The return of Iceweasel
Posted Sep 25, 2006 23:11 UTC (Mon) by
drag (subscriber, #31333)
In reply to:
The return of Iceweasel by dlang
Parent article:
The return of Iceweasel
Did you mean 'No version changes' policy?
Makes perfect sense to me. With Free software and probably any other software stuff authors don't realy have a very good track record of not breaking something. Changing dependancies, changing configuration files. Introducing new bugs.
With Debian Stable it's stable as in 'unchanging'.
I mean with people's experiances in other distros it would seem obvious...
Like how my brother was using Ubuntu I installed for him.
Time to update his system to keep it secure.. like I told him too.
So he updates.. and now firefox is broken. Ok.. fixed that for him.
Later on he updates.. and now X is broken. Ok.. fixed that for him.
Later on he updates.. and now something else is broken.

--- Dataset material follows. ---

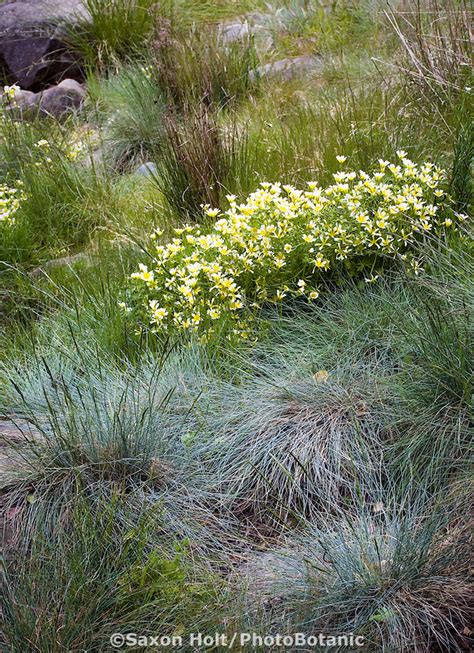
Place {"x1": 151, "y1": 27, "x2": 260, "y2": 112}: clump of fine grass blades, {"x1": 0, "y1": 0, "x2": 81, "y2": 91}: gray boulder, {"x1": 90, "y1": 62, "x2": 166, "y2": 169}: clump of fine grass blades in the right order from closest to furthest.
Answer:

It's a never ending cycle.
Same thing with Fedora. They do huge updates of X right mid-life of the distro. How the hell does that make sense? What is the point of doing releases at all if your going to do that? It would be easier on the users just to track changes to 'Fedora Core Forever' and get breakage in small bite sized portions.
Same thing with every other distro that I've ever used. If they do version changes mid-life of the distro then stuff gets broken. There is a reason why authors do have versions. Because different versions are pretty much different programs. Sometimes in small ways, sometimes in large ways.
I don't realy mind that a whole lot most of the time.
On a personal desktop, who cares? I like having new versions. But if it's a machine that I just want to keep running why would I want to fix stuff when I shouldn't have to? So I like it when distros backport security fixes.
Of course I know it's not a automatic fix for breakage coming from updates.. Bad things still happen. But it's a good start.